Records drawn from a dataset
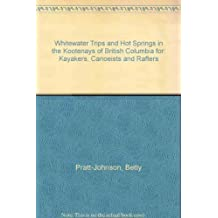 Whitewater Trips and Hot Springs in the Kootenays of British Columbia for: Kayakers, Canoeists and Rafters First edition by Pratt-Johnson, Betty (1989) Paperback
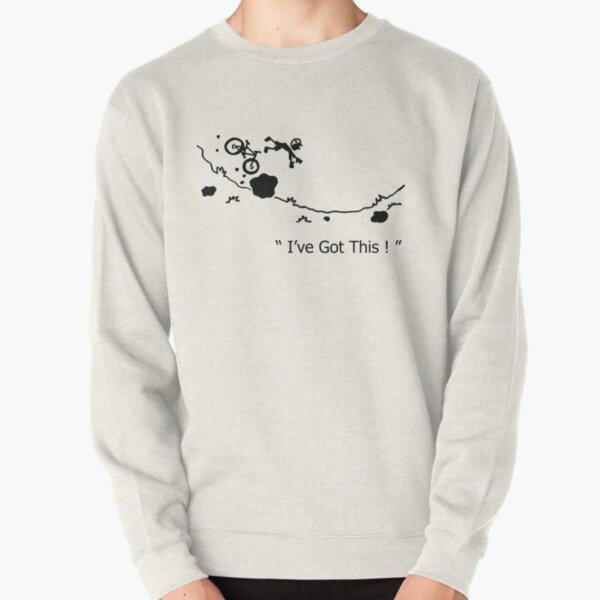 "Cycling Crash, Mountain Bike "" I've Got This ! "" Cartoon Pullover Sweatshirt"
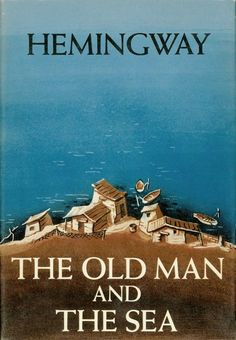 """he Old Man and the Sea by Ernest Hemingway 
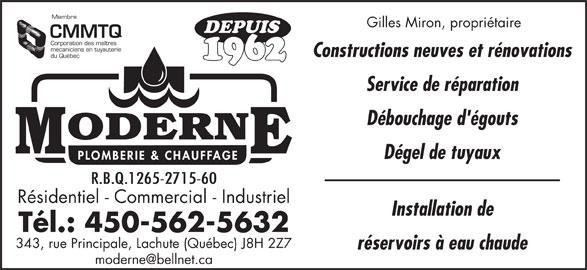 Moderne Plomberie Chauffage Ltée (450-562-5632) - Annonce illustrée======= - Membre Tél.: 450-562-5632 343, rue Principale, Lachute (Québec) J8H 2Z7 réservoirs à eau chaude Gilles Miron, propriétaire DEPUIS CMMTQ Corporation des maîtres mécaniciens en tuyauterie Constructions neuves et rénovations du Québec 1962 Service de réparation Débouchage d'égouts Dégel de tuyaux R.B.Q.1265-2715-60 Résidentiel - Commercial - Industriel Installation de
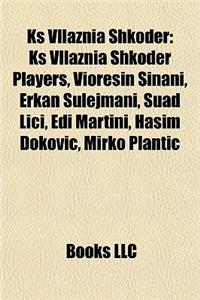 KS Vllaznia Shkoder: KS Vllaznia Shkoder Players, Vioresin Sinani, Erkan Sulejmani, Suad LICI, EDI Martini, Hasim Okovi, Mirko Planti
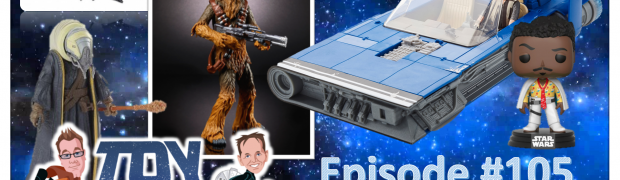 TOY RUN Episode 105 - More Reveals for SOLO Day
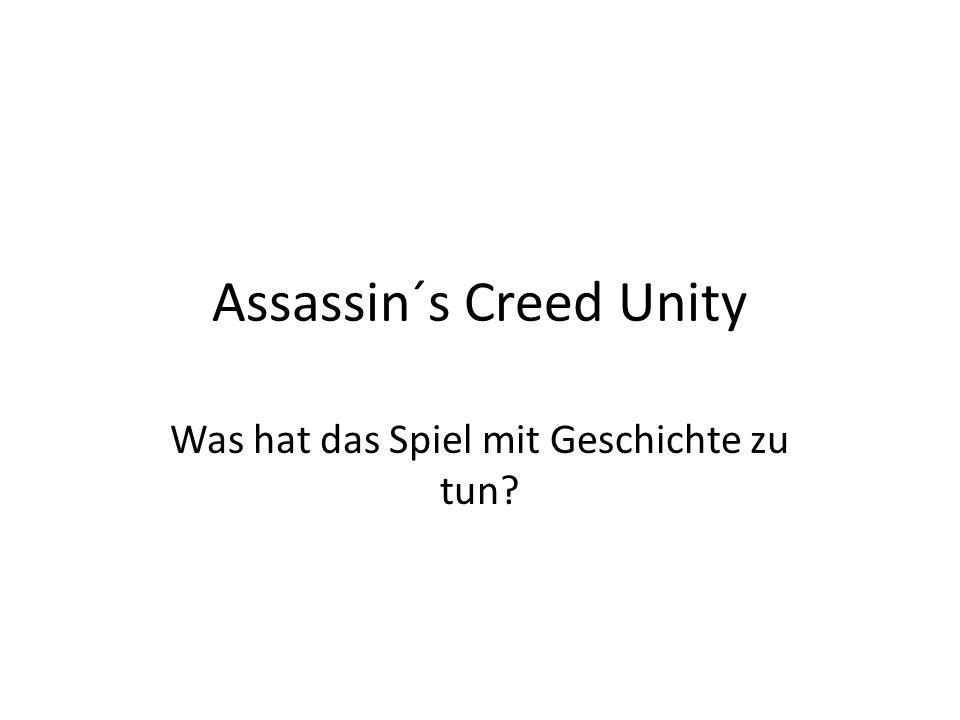 Assassin´s Creed Unity Was hat das Spiel mit Geschichte zu tun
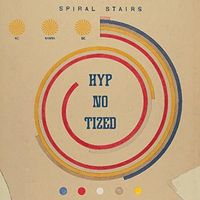 Spiral Stairs - We Wanna Be Hyp-No-Tized [LP]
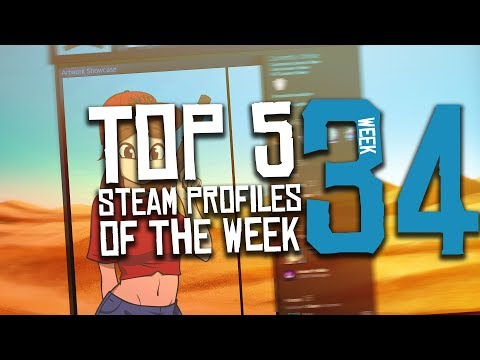 Top 5 Steam Profiles Of The Week | #34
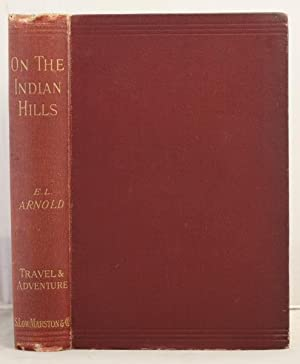 On the Indian Hills or, coffee-planting in southern India: Arnold, Edwin Lester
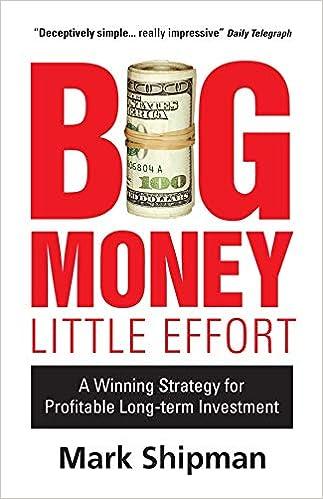 Ebooks Big Money, Little Effort: A Winning Strategy For Profitable Long-term Investment Descargar Epub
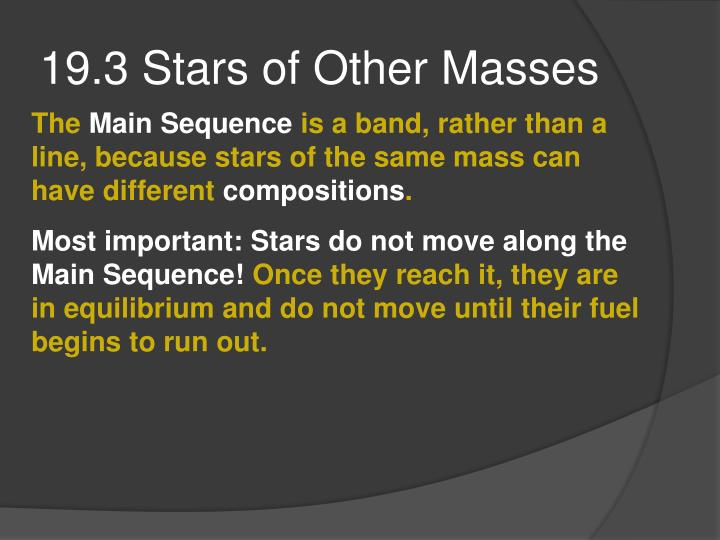 19.3 Stars of Other Masses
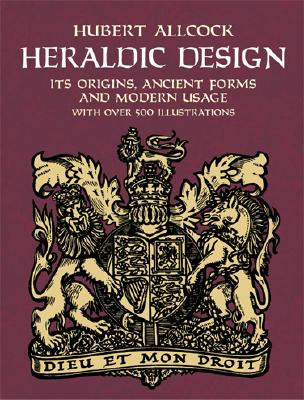 Image for Heraldic Design: Its Origins, Ancient Forms and Modern Usage (Dover Pictorial Archive)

WORK ITEM
Retype the records above exactly. Leave the pictures out.

ANSWER SPACE
 Whitewater Trips and Hot Springs in the Kootenays of British Columbia for: Kayakers, Canoeists and Rafters First edition by Pratt-Johnson, Betty (1989) Paperback
 "Cycling Crash, Mountain Bike "" I've Got This ! "" Cartoon Pullover Sweatshirt"
 """he Old Man and the Sea by Ernest Hemingway 
 Moderne Plomberie Chauffage Ltée (450-562-5632) - Annonce illustrée======= - Membre Tél.: 450-562-5632 343, rue Principale, Lachute (Québec) J8H 2Z7 réservoirs à eau chaude Gilles Miron, propriétaire DEPUIS CMMTQ Corporation des maîtres mécaniciens en tuyauterie Constructions neuves et rénovations du Québec 1962 Service de réparation Débouchage d'égouts Dégel de tuyaux R.B.Q.1265-2715-60 Résidentiel - Commercial - Industriel Installation de
 KS Vllaznia Shkoder: KS Vllaznia Shkoder Players, Vioresin Sinani, Erkan Sulejmani, Suad LICI, EDI Martini, Hasim Okovi, Mirko Planti
 TOY RUN Episode 105 - More Reveals for SOLO Day
 Assassin´s Creed Unity Was hat das Spiel mit Geschichte zu tun
 Spiral Stairs - We Wanna Be Hyp-No-Tized [LP]
 Top 5 Steam Profiles Of The Week | #34
 On the Indian Hills or, coffee-planting in southern India: Arnold, Edwin Lester
 Ebooks Big Money, Little Effort: A Winning Strategy For Profitable Long-term Investment Descargar Epub
 19.3 Stars of Other Masses
 Image for Heraldic Design: Its Origins, Ancient Forms and Modern Usage (Dover Pictorial Archive)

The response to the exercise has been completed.